James Murphy (1823–1901) was an Irish barrister and judge of the late nineteenth century.

== Career ==

He was born at Kilfinane, County Limerick, the fifth son of Jeremiah Murphy. He matriculated at Trinity College Dublin in 1842 and took his bachelor's degree there in 1849. He entered Lincoln's Inn in 1847 and was called to the Bar in 1849. He became Queen's Counsel in 1866.

He was a superb advocate, noted for his "persistence, pathos and humour" in argument. He made his reputation as counsel for the prosecution in the Phoenix Park murders trials in 1883, and later that year was duly rewarded for the successful outcome of the trials (from the Crown's point of view) by appointment to the High Court. He sat first in the Common Pleas Division before being transferred to the King's Bench Division. He then transferred to the Exchequer Division, before finally returning to the King's Bench. He was appointed to the Privy Council of Ireland in 1890. As a judge he was noted for dignity and efficiency rather than for profound legal learning. His judgments were generally considered to be right, and were rarely overturned on appeal, but very few of them were deemed worth reporting for their legal principles.

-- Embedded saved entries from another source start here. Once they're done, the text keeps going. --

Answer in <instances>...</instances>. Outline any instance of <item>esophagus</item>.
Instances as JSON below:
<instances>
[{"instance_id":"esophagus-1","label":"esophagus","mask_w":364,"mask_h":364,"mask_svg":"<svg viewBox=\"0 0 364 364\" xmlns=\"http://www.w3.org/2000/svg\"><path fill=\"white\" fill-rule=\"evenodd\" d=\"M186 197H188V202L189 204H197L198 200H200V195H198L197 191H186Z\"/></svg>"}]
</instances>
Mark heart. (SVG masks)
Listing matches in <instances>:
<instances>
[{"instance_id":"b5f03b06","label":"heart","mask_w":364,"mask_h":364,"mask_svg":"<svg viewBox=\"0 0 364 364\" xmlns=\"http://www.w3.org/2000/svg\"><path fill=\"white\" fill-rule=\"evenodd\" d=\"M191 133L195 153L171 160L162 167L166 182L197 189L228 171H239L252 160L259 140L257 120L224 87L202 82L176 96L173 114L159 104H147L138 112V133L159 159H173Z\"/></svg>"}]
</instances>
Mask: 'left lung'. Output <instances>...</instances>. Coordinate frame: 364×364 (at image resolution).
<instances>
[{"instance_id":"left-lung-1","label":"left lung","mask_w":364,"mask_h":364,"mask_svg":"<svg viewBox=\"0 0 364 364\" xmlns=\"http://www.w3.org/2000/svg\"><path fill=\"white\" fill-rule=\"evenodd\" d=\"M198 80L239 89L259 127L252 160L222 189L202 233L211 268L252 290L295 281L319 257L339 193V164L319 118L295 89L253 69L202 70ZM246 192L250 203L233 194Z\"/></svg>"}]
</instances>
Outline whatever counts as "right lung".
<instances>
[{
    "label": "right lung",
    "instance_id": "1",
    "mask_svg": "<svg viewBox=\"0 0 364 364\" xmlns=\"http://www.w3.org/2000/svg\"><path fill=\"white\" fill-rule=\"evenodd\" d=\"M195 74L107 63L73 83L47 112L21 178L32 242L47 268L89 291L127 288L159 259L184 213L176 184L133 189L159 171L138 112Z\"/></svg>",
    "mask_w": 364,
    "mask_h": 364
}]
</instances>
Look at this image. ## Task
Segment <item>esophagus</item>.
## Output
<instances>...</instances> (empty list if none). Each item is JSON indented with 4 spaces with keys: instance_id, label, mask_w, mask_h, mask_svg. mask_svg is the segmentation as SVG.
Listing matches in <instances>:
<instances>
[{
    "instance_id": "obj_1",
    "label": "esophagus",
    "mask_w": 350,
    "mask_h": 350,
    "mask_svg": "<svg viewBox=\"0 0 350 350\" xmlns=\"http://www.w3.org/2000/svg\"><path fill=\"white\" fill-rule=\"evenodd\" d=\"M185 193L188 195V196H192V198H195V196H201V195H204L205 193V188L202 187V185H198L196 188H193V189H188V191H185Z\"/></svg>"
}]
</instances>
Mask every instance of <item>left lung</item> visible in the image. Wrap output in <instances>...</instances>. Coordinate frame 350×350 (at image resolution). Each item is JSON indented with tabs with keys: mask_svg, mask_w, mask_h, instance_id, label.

It was in private life that Murphy shone most brightly: he was noted for his "warm-hearted hospitality", and his guests were charmed by his lively conversation and erudition. Glencairn House, his home at Leopardstown, County Dublin, was one of the centres of Dublin social life. Ownership of Glencairn passed after his death to the notorious Tammany Hall politician Richard Croker ("Boss" Croker), and it is now the official residence of the British Ambassador to Ireland.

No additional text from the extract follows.